>> Begin Supplied text
Received-SPF: pass (google.com: domain of linux-kernel-owner@vger.kernel.org designates 2620:137:e000::1:20 as permitted sender) client-ip=2620:137:e000::1:20;
Message-ID: <c22ec058-b058-0b6e-718b-348ff5cb5004@huaweicloud.com>
Date:   Wed, 18 Jan 2023 22:38:11 +0100
MIME-Version: 1.0
User-Agent: Mozilla/5.0 (Windows NT 10.0; Win64; x64; rv:102.0) Gecko/20100101
 Thunderbird/102.6.1
Subject: Re: [PATCH] tools/memory-model: Make ppo a subrelation of po
To:     Alan Stern <stern@rowland.harvard.edu>
Cc:     paulmck@kernel.org, parri.andrea@gmail.com, will@kernel.org,
        peterz@infradead.org, boqun.feng@gmail.com, npiggin@gmail.com,
        dhowells@redhat.com, j.alglave@ucl.ac.uk, luc.maranget@inria.fr,
        akiyks@gmail.com, dlustig@nvidia.com, joel@joelfernandes.org,
        urezki@gmail.com, quic_neeraju@quicinc.com, frederic@kernel.org,
        linux-kernel@vger.kernel.org, viktor@mpi-sws.org
References: <20230117193159.22816-1-jonas.oberhauser@huaweicloud.com>
 <Y8hN7vs/w8LhMasT@rowland.harvard.edu>
From:   Jonas Oberhauser <jonas.oberhauser@huaweicloud.com>
In-Reply-To: <Y8hN7vs/w8LhMasT@rowland.harvard.edu>
Content-Type: text/plain; charset=UTF-8; format=flowed
Content-Transfer-Encoding: 8bit
Precedence: bulk


On 1/18/2023 8:52 PM, Alan Stern wrote:
> On Tue, Jan 17, 2023 at 08:31:59PM +0100, Jonas Oberhauser wrote:
>> As stated in the documentation and implied by its name, the ppo
>> (preserved program order) relation is intended to link po-earlier
>> to po-later instructions under certain conditions.  However, a
>> corner case currently allows instructions to be linked by ppo that
>> are not executed by the same thread, i.e., instructions are being
>> linked that have no po relation.
>> End Supplied text
▶ Set task A
Can you write out, unchanged, the lines of the records running from the line containing "How distant are" through the line containing "8766 millimetres", both ends included?
The email and the records after it are unrelated material.
>> Begin Records provided
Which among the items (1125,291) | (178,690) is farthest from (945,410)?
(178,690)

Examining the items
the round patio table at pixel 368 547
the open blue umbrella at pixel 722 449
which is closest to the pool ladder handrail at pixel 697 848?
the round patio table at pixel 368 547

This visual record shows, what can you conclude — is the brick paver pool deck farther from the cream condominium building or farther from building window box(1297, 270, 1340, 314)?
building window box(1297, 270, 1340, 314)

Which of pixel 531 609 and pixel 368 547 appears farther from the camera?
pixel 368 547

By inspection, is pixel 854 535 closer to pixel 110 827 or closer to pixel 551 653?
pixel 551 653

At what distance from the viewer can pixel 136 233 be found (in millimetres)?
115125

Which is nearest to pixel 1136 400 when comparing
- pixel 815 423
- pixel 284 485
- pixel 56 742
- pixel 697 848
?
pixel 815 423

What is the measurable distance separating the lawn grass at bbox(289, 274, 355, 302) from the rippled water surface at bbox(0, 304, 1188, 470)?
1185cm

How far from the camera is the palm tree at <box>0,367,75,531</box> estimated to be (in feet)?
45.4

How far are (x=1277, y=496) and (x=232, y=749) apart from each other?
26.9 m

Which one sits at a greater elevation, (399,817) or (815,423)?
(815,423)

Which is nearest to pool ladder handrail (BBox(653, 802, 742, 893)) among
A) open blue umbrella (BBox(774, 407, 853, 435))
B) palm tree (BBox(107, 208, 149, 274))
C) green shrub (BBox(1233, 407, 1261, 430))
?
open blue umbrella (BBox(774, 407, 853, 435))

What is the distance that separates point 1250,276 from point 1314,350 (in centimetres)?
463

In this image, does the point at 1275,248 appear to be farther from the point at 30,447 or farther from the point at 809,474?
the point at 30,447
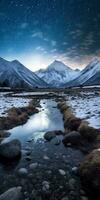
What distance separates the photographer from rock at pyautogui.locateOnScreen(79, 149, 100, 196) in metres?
8.46

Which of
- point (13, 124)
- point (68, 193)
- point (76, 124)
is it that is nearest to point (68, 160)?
point (68, 193)

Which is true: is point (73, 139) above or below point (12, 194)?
above

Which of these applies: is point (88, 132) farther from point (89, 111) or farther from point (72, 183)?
point (89, 111)

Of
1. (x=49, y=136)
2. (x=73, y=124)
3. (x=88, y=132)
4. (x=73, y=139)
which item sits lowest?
(x=49, y=136)

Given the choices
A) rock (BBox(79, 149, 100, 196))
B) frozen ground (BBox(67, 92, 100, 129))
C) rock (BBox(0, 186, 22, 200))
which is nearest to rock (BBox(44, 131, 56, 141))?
frozen ground (BBox(67, 92, 100, 129))

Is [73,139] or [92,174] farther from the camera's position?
[73,139]

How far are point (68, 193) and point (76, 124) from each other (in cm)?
1049

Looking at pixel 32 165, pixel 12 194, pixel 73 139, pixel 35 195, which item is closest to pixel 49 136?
pixel 73 139

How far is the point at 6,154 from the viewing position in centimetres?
1203

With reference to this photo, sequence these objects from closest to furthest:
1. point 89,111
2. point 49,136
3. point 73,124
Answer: point 49,136 < point 73,124 < point 89,111

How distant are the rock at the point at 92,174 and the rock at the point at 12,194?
2.92m

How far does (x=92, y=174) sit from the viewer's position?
8766 millimetres

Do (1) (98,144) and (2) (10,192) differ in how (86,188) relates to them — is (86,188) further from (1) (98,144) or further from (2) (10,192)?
(1) (98,144)

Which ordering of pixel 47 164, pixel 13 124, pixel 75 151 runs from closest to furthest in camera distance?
pixel 47 164 < pixel 75 151 < pixel 13 124
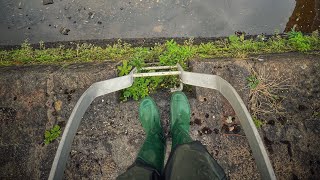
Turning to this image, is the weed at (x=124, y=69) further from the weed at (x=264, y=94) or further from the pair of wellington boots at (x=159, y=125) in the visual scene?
the weed at (x=264, y=94)

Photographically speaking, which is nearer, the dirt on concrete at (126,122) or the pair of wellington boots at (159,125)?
the pair of wellington boots at (159,125)

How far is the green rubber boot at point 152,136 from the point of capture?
2307 mm

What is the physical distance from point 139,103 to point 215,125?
0.80 metres

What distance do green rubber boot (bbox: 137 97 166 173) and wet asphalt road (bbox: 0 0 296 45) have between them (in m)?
1.08

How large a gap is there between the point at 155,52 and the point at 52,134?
1383 mm

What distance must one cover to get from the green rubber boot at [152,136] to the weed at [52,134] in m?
0.83

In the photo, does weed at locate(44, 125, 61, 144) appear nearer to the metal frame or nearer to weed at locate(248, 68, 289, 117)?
the metal frame

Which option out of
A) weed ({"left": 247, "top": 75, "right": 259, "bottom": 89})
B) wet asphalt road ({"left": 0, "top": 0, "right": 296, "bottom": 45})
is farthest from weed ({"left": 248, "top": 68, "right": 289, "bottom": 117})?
wet asphalt road ({"left": 0, "top": 0, "right": 296, "bottom": 45})

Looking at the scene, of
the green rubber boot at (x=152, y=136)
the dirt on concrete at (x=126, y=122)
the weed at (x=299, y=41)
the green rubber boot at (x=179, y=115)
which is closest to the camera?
the green rubber boot at (x=152, y=136)

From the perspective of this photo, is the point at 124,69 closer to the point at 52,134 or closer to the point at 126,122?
the point at 126,122

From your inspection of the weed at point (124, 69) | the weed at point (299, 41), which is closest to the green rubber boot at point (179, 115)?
the weed at point (124, 69)

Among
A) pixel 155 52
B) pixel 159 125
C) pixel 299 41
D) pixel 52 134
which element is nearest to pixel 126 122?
pixel 159 125

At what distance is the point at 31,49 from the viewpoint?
329cm

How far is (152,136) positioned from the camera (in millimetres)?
2523
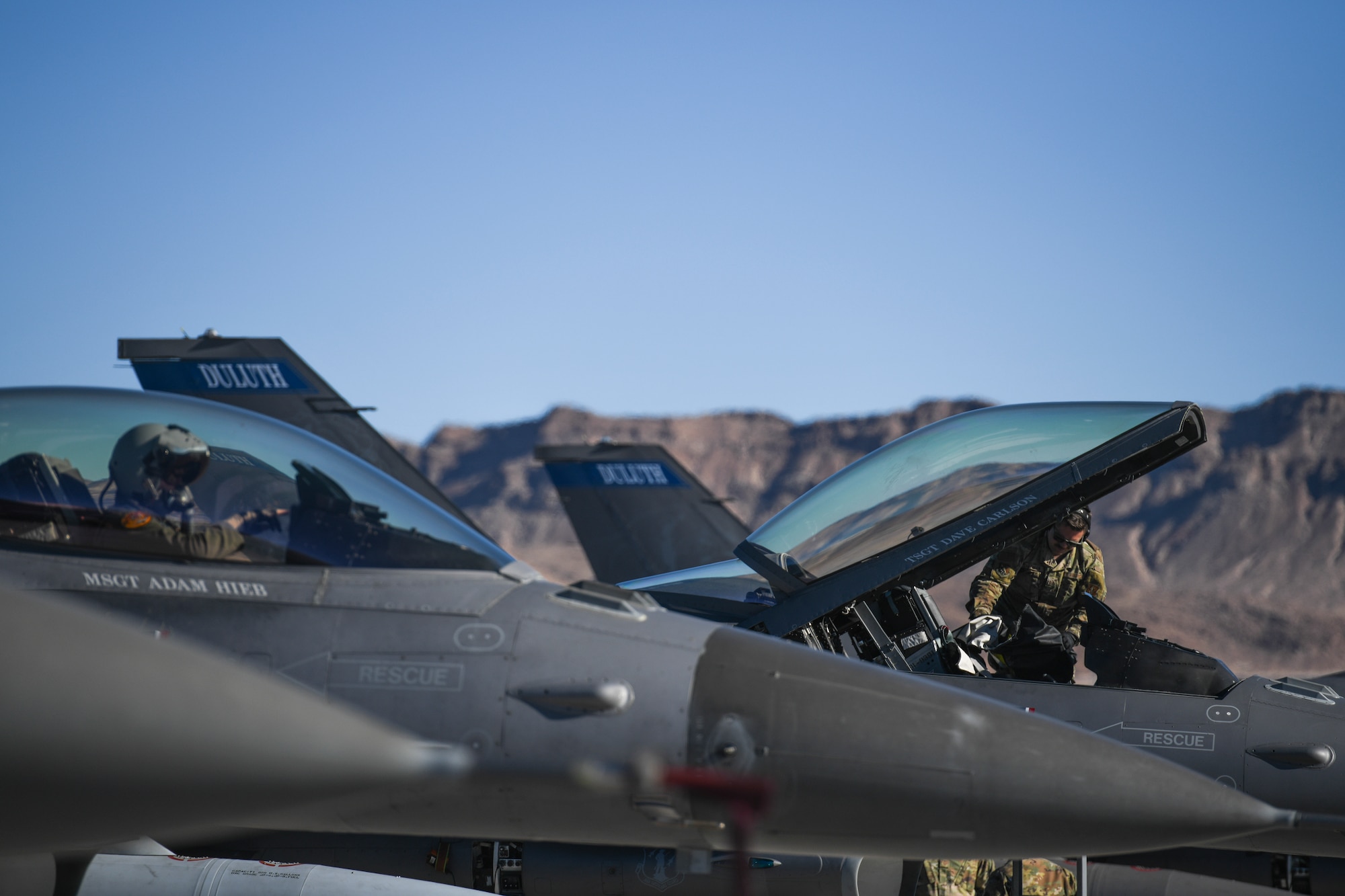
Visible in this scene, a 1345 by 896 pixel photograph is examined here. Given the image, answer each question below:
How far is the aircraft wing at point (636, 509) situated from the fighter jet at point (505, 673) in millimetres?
13630

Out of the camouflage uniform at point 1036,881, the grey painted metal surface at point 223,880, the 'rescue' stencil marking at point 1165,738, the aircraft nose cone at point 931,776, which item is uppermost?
the 'rescue' stencil marking at point 1165,738

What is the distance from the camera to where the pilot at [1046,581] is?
7379 millimetres

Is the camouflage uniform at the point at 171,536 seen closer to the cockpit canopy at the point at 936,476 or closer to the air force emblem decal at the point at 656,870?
the air force emblem decal at the point at 656,870

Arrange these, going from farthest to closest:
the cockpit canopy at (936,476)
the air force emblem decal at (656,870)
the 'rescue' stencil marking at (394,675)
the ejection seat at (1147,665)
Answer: the cockpit canopy at (936,476) < the ejection seat at (1147,665) < the air force emblem decal at (656,870) < the 'rescue' stencil marking at (394,675)

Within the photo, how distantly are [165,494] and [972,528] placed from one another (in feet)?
13.7

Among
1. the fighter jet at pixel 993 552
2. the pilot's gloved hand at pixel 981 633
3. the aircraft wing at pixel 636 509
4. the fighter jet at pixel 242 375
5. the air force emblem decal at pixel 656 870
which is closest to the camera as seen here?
the air force emblem decal at pixel 656 870

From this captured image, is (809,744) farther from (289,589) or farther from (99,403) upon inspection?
(99,403)

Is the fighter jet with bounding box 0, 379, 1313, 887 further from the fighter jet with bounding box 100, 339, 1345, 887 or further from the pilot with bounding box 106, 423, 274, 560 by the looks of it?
the fighter jet with bounding box 100, 339, 1345, 887

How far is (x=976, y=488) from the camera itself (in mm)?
6723

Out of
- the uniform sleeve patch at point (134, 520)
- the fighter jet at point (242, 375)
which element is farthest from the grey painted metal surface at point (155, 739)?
the fighter jet at point (242, 375)

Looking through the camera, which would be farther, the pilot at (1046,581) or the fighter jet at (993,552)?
the pilot at (1046,581)

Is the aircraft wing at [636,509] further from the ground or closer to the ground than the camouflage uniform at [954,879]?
further from the ground

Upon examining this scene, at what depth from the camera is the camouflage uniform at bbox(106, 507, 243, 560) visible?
435cm

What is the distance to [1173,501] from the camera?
2591 inches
>> End Records provided
▶ Set task B
Answer these about the email:
(i) What date and time does the Date header give?
(ii) What does the quoted patch description say ppo stands for?
(iii) What version of Thunderbird does the User-Agent header name?

▶ Exercise result A
How distant are the rock at the point at 92,174 and the rock at the point at 12,194?
2.92m

How far does (x=92, y=174) sit from the viewer's position?
8766 millimetres

▶ Exercise result B
(i) Wed, 18 Jan 2023 22:38:11 +0100
(ii) Preserved program order
(iii) 102.6.1